Airbnb’s Ghost Platform (GP) is making waves in the world of user interface (UI) design. It introduces a server-driven approach that has the potential to reshape interactions with applications across various platforms. The complexities of GP and its implications for the future of UI development are worth exploring.
Server-driven UI benefits
Traditionally, UI development relied on client-side logic. In this setup, the backend provided data, and individual clients (web, iOS, Android) handled the UI. However, this sometimes resulted in complex and inflexible UI logic, leading to inconsistencies in user experiences across different platforms.
The server-driven UI (SDUI) approach takes a different path. It combines both UI and data, sending them together to clients, which then display the UI agnostically. This paradigm shift eliminates the need for extensive client-side UI logic, streamlining the development process and ensuring a more consistent and adaptable user interface.
Airbnb’s Ghost Platform
Airbnb’s Ghost Platform (GP) is a unified system that embraces the server-driven UI model, with a laser focus on rapid iteration and safe feature launches across various platforms. What sets GP apart is its utilization of frameworks in native languages for each platform. This means Typescript for web, Swift for iOS, and Kotlin for Android, providing developers with the tools they are most comfortable with.

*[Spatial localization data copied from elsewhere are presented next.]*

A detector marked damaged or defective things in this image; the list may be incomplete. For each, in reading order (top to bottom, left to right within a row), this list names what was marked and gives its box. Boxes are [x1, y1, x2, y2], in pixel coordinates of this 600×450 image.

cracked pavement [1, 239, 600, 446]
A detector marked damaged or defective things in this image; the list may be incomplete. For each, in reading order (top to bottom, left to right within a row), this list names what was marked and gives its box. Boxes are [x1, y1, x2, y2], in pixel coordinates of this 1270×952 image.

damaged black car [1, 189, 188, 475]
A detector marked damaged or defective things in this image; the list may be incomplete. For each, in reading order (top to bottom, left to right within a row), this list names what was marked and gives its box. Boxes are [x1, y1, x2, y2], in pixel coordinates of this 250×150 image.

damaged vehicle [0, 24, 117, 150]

GP simplifies the creation of server-driven features with minimal setup, helping developers focus on innovation rather than wrestling with complex UI logic. This approach improves development efficiency and means the user experience is consistently exceptional, regardless of the platform.
The standardized schema
The backbone of GP is a standardized GraphQL schema that is employed consistently across all platforms. This schema is the key to rendering all features on Airbnb’s platform. It’s a versatile foundation capable of accommodating reusable sections, dynamic layouts, and more. By adhering to this standardized schema, GP achieves a remarkable level of consistency and flexibility in UI design.
Sections and screens in GP
UI development depends on two fundamental concepts: sections and screens. Sections serve as the basic building blocks, describing UI components. They are independent of one another, which means they can be reused throughout the application, providing both efficiency and flexibility in design.

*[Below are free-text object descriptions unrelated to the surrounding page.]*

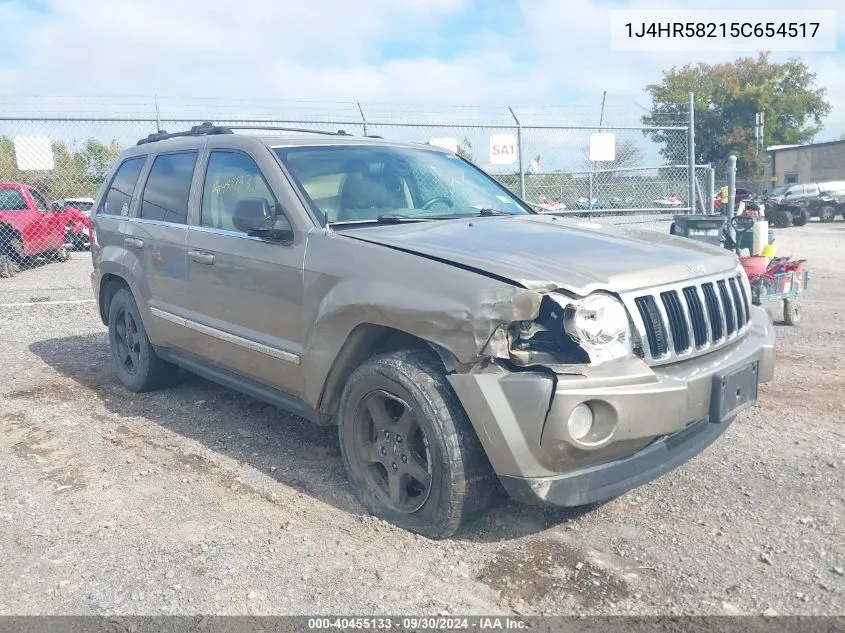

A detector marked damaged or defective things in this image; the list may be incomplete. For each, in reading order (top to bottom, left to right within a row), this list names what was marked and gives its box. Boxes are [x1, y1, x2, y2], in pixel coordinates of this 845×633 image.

damaged tan suv [90, 123, 772, 540]
crumpled hood [342, 211, 740, 292]
bumper cover damage [448, 304, 780, 506]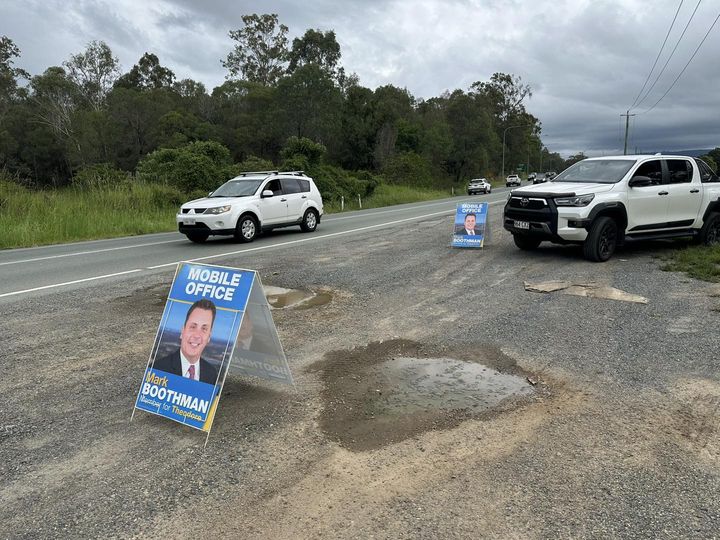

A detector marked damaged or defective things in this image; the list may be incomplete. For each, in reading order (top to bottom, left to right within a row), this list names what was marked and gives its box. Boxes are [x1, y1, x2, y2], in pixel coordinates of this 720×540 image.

pothole [262, 284, 334, 310]
damaged road surface [1, 204, 720, 540]
pothole [306, 340, 536, 450]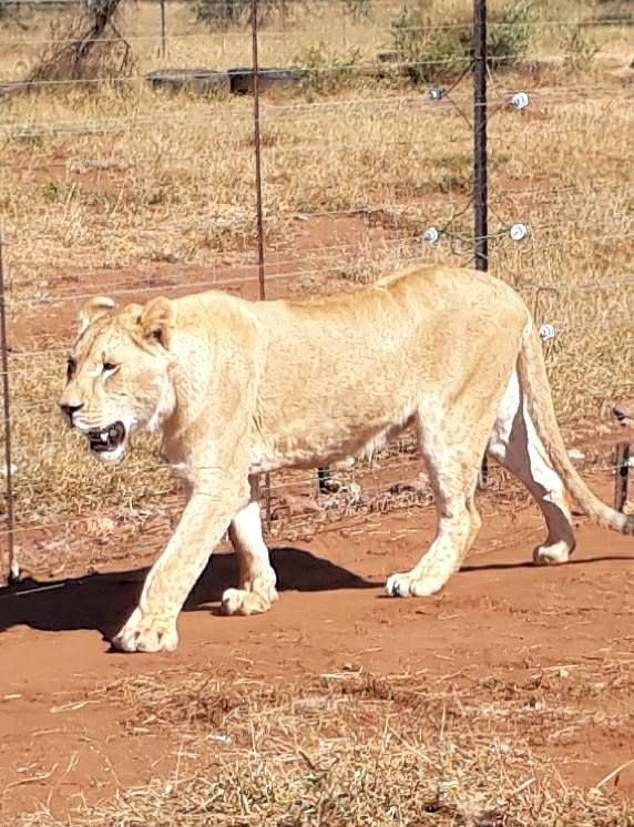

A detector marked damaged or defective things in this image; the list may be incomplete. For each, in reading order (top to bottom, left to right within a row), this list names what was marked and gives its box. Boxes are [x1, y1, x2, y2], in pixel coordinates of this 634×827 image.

rusty metal post [0, 230, 18, 584]
rusty metal post [248, 0, 270, 528]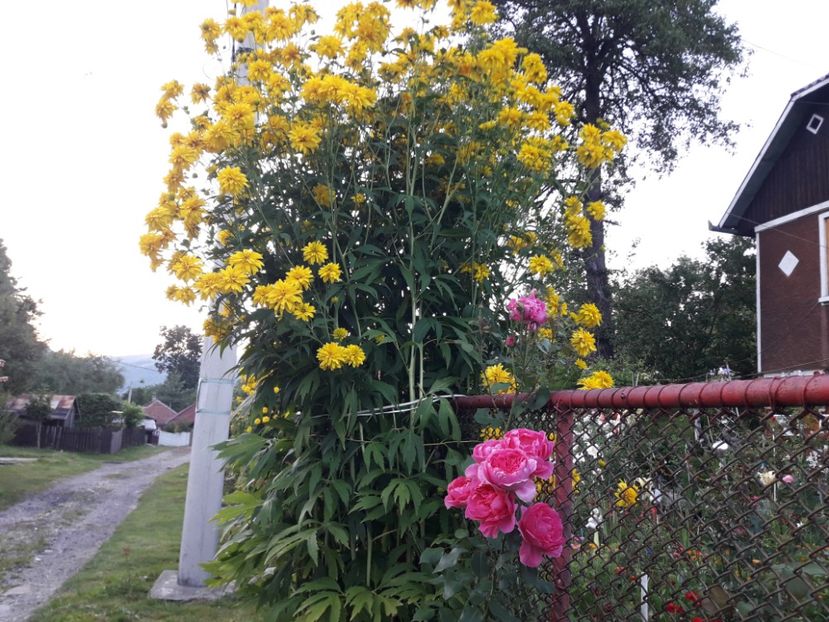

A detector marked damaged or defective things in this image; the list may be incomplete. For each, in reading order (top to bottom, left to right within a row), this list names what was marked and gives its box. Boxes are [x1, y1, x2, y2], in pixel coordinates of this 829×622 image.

rusty fence post [548, 408, 576, 620]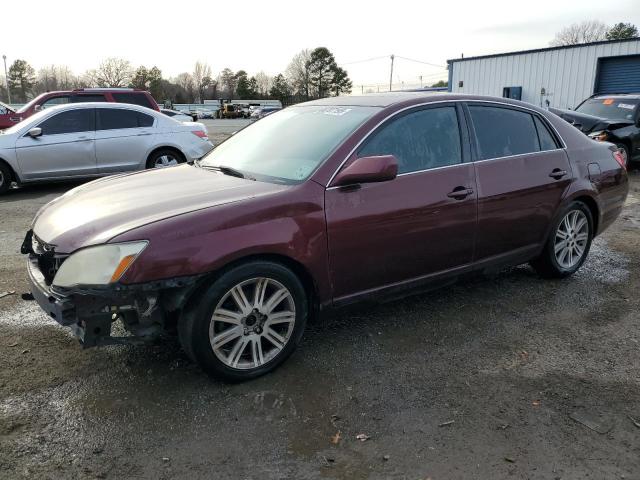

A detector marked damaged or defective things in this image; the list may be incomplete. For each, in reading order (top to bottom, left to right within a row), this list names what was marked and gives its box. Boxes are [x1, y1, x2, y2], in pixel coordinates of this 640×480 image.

damaged front bumper [26, 251, 200, 348]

Screens, on the other hand, are responsible for describing the layout and organization of sections. This hierarchical structure allows for the creation of complex and dynamic user interfaces that can adapt to different use cases. By breaking down the UI into these modular components, GP makes it easier to manage and maintain the UI elements.
The future of GP
GP has already made significant strides in enhancing Airbnb’s core features. But there’s more to come. One key focus is on creating composable UIs. The idea is to make it simpler for developers to piece together UI elements like building blocks, which will speed up development and allow for quicker improvements. Composable UIs are what make GP so adaptable.
GP is dedicated to enhancing the discoverability of elements. This means users can effortlessly locate and navigate through the features and content they’re looking for, ultimately leading to a smoother and more enjoyable user experience.
In a bid to make UI changes more accessible to everyone, GP is also working on facilitating no-code feature adjustments. This means even those without extensive coding knowledge will be able to tweak the UI, making the platform more user-friendly and accessible to a wider audience.